Appointed by the board of directors, Lynn Vongries and Cal Blanchard are the center’s co-chief instructors. As with all of the instructors at the center, they are yudansha (holders of black-belt ranks) and certified by Hombu dojo, in Tokyo. The Twin Cities Aikido Center assists students in qualifying for the nationally standardized ranking examinations, but is careful to point out that “Aikido is not a sport. There are no competitive tournaments. The Aikidoist betters his or her self without belittling others.”

Walking the Wok
After the place has been cleaned and everyone has changed into street clothes, Smith and his students invite me to join them at The Village Wok for their weekly Thursday night dinner. It’s a cozy restaurant near the center and just off the University of Minnesota campus. The staff here is clearly familiar with the group, calling members by name and engaging in light banter. We’re taken to a quieter room in the back where several tables are pushed together to accommodate the size of our group.

It’s an intimate setting and conversation flows easily at the table. The formality and focus of the classroom has been abandoned for a more light-hearted tone. A gold panel at the rear wall reveals a scene with white cranes on long delicate legs. Beneath this picture, two students joke about the cult-like nature of the martial arts in general and kid Smith about needing to find a resident cult leader for the center. Smith smiles good-naturedly and shakes his head.

From the tabletop exchange, it’s evident that many of the members (Smith included) arrived at the Twin Cities Aikido Center after sampling several of the other martial arts. From the other end of the table, someone comments, “If you wanted to learn how to fight, there’s Judo, Jujitsu….” His neighbor counters that, unless you’ve already devoted several years to studying these arts, you’re almost better off in an attack situation if you’ve had no training at all. A few chuckles skip down the table.

“In that case,” another guy adds, “a gun or a can of mace will do it.”

After the waiter has taken everyone’s order, Kevin - one of the group members - signals that he has an announcement to make. His girlfriend has been admitted to a master’s program in neurology at King’s College and, in love, he has decided to go to London with her. There are congratulations all around, as well as utterances of surprise and dismay at their departure. It is, in a sense, the response of a village to one of its members, and an indication of the communal nature of the center itself.

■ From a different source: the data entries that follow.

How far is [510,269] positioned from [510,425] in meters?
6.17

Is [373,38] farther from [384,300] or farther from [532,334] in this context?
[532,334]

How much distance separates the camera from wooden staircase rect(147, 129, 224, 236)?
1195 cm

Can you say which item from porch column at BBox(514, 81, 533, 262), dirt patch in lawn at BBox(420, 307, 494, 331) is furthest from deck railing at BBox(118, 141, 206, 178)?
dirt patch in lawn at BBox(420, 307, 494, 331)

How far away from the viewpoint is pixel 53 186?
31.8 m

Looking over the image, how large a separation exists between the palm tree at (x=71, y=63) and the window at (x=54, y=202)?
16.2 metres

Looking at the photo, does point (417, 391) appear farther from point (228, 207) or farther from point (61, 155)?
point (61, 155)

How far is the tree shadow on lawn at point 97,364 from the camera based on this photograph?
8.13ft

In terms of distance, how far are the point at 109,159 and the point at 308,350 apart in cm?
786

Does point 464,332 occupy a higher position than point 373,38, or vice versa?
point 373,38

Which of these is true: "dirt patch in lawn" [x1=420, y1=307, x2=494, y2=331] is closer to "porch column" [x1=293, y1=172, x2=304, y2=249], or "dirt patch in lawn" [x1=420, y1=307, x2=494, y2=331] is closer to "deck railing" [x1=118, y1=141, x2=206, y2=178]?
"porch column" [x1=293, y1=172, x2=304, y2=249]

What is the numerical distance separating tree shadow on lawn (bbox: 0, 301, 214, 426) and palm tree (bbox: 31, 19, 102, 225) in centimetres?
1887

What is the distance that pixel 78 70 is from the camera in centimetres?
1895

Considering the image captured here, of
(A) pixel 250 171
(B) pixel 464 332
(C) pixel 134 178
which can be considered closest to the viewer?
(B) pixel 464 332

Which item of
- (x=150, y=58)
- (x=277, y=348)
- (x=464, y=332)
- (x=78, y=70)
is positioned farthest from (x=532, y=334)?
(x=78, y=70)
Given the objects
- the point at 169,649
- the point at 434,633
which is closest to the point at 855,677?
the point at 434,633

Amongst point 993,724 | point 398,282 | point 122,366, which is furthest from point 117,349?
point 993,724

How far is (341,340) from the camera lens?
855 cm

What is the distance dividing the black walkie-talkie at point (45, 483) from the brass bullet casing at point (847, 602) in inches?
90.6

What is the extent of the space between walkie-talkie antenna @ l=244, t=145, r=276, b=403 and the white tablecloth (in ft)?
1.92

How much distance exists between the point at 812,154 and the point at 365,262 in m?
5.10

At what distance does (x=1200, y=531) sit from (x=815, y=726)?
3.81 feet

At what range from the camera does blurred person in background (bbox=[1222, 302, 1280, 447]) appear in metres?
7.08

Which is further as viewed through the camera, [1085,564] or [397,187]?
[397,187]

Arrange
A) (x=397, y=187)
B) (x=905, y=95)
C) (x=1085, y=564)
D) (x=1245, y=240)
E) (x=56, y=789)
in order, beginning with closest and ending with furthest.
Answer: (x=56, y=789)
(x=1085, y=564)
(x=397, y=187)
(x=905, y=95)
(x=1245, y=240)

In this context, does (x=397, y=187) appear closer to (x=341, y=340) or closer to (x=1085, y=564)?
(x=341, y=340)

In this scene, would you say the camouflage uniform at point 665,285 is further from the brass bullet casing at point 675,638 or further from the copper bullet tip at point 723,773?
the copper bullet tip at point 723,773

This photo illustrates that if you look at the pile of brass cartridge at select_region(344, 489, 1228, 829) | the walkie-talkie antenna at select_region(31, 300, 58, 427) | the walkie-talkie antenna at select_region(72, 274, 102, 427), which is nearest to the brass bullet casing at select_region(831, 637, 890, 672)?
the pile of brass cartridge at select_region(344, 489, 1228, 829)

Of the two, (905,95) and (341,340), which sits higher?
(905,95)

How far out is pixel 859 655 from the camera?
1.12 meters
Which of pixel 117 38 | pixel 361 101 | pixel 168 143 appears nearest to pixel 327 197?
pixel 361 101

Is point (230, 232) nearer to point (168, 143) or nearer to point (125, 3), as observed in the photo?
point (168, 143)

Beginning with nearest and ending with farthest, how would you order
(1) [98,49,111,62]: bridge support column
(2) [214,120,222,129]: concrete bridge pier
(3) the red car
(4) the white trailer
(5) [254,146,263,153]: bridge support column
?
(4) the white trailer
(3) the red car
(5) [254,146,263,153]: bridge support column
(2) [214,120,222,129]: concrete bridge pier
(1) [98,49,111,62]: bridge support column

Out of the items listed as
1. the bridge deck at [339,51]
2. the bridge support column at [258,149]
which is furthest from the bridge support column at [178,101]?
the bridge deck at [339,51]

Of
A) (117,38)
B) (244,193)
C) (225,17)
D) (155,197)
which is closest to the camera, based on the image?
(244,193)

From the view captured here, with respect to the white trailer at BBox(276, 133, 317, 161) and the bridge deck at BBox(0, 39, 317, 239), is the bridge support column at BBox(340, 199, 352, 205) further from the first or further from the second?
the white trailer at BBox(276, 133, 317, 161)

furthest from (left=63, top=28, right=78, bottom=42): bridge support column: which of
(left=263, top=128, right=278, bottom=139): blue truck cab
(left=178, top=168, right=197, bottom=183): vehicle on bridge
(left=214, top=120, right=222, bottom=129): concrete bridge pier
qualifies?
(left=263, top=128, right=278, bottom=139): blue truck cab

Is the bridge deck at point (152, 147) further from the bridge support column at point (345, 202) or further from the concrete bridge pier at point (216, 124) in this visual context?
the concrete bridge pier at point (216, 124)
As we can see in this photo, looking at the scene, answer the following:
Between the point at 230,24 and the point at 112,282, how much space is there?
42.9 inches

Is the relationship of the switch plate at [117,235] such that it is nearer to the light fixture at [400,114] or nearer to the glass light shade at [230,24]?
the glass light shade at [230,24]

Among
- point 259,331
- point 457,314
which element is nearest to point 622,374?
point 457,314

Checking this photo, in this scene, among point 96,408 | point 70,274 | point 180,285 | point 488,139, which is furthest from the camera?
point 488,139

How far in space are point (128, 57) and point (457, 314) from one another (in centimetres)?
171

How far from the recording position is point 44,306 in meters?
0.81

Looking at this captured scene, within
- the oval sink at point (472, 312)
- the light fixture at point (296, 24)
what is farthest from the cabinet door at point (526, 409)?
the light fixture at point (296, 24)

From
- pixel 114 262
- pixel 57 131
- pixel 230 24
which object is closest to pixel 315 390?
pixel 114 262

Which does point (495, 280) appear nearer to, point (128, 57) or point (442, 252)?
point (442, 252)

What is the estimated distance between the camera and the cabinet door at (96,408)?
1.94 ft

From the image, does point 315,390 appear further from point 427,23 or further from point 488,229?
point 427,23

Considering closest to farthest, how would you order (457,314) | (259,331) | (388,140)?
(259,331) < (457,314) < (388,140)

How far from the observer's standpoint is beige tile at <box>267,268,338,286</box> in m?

And, like a village, there is a range of ages reflected in center membership, as well as a relatively balanced distribution of genders. The composition of each class varies, Smith tells me, depending on individual schedules and how often a practitioner can make it every week. Though tonight’s class consisted primarily of men in their twenties and early thirties, he says that nearly a quarter of the center’s members are over fifty-five and there are usually a good number of female participants. The structure of the group is always changing.

Even the communal dinners, such as the one we are attending tonight, arise from the special circumstances of the group. The early morning classes, Smith says, sometimes go out to breakfast together afterwards if they don’t have to be at work right away. But there is no hard and fast rule – it just happens and evolves naturally, “arising from the philosophy of the group itself.”

After fourteen years as an Aikido practitioner, Smith’s approach both inside and outside of class is one of harmonizing with the nature of the things around him. He demonstrates, but does not dictate. He fields questions, but does not compete with the answers. He is responsive to situations, but does not force them.

I recognize it later when I stop to read the center’s literature, quoting O-Sensei’s reflections on Budo (The Martial Way): “True Budo is to accept the spirit of the universe, keep the peace of the world, correctly produce, protect, and cultivate all things in nature.”